• _EXERCISE DETAILS_: Would you restate, exactly as they appear, the lines from the one containing "Which item among" through the end of the data below?

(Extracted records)
□ □ □ □ □ □ □

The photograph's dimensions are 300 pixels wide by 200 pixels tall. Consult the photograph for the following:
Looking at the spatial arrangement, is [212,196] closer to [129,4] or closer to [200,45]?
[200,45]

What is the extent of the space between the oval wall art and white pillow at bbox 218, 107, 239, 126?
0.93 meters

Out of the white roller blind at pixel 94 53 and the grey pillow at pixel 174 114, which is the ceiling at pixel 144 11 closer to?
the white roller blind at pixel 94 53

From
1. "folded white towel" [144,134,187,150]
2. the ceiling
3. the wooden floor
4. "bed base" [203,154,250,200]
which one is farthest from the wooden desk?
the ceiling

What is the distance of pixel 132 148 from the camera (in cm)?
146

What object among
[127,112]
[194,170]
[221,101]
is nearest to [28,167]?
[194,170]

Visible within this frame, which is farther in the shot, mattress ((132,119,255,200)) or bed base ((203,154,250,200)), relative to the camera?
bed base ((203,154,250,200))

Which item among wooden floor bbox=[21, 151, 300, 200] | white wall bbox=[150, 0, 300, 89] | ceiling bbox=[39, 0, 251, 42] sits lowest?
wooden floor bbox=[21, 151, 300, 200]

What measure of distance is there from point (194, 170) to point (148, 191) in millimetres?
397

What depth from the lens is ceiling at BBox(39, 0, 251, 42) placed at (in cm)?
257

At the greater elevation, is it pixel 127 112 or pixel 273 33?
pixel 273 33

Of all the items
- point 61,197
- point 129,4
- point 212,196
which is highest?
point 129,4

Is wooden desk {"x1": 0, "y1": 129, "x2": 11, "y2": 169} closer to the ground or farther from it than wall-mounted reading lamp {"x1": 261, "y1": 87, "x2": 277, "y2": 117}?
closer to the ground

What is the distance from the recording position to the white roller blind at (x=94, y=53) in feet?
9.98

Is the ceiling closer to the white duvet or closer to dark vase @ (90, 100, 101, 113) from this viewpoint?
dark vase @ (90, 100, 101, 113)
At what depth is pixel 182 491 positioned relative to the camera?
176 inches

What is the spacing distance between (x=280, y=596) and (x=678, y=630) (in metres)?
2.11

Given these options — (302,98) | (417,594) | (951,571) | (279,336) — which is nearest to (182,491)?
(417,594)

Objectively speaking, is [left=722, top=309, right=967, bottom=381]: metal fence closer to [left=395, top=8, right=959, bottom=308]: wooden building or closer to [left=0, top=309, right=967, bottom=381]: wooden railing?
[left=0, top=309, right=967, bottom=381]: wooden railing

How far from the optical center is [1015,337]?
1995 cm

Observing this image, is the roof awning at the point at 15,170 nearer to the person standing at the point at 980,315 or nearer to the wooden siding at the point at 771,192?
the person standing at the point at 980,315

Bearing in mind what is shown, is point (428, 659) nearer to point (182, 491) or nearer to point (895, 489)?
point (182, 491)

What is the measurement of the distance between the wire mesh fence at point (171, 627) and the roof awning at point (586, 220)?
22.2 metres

□ □ □ □ □ □ □

• _FINISHED ANSWER_:
Which item among wooden floor bbox=[21, 151, 300, 200] | white wall bbox=[150, 0, 300, 89] | ceiling bbox=[39, 0, 251, 42] sits lowest?
wooden floor bbox=[21, 151, 300, 200]

What measure of distance is there from point (194, 170) to point (148, 191) in millimetres?
397

What depth from the lens is ceiling at BBox(39, 0, 251, 42) placed at (in cm)?
257

At the greater elevation, is it pixel 127 112 or pixel 273 33?
pixel 273 33

Of all the items
- point 61,197
- point 129,4
- point 212,196
which is highest?
point 129,4

Is wooden desk {"x1": 0, "y1": 129, "x2": 11, "y2": 169} closer to the ground or farther from it than wall-mounted reading lamp {"x1": 261, "y1": 87, "x2": 277, "y2": 117}?
closer to the ground

What is the distance from the recording position to the white roller blind at (x=94, y=53) in feet?
9.98

Is the ceiling closer to the white duvet or closer to dark vase @ (90, 100, 101, 113) from this viewpoint?
dark vase @ (90, 100, 101, 113)
At what depth is pixel 182 491 positioned relative to the camera?
176 inches

What is the spacing distance between (x=280, y=596) and (x=678, y=630) (in metres)?
2.11

Given these options — (302,98) | (417,594) | (951,571) | (279,336) — which is nearest to (182,491)?
(417,594)

Objectively speaking, is [left=722, top=309, right=967, bottom=381]: metal fence closer to [left=395, top=8, right=959, bottom=308]: wooden building or closer to [left=0, top=309, right=967, bottom=381]: wooden railing?
[left=0, top=309, right=967, bottom=381]: wooden railing

How far from the optical center is [1015,337]?
1995 cm

Observing this image, is the roof awning at the point at 15,170 nearer to the person standing at the point at 980,315 or nearer to the wooden siding at the point at 771,192?
the person standing at the point at 980,315

Bearing in mind what is shown, is point (428, 659) nearer to point (182, 491) or nearer to point (895, 489)?
point (182, 491)

What is the measurement of the distance between the wire mesh fence at point (171, 627) and the roof awning at point (586, 220)?
22.2 metres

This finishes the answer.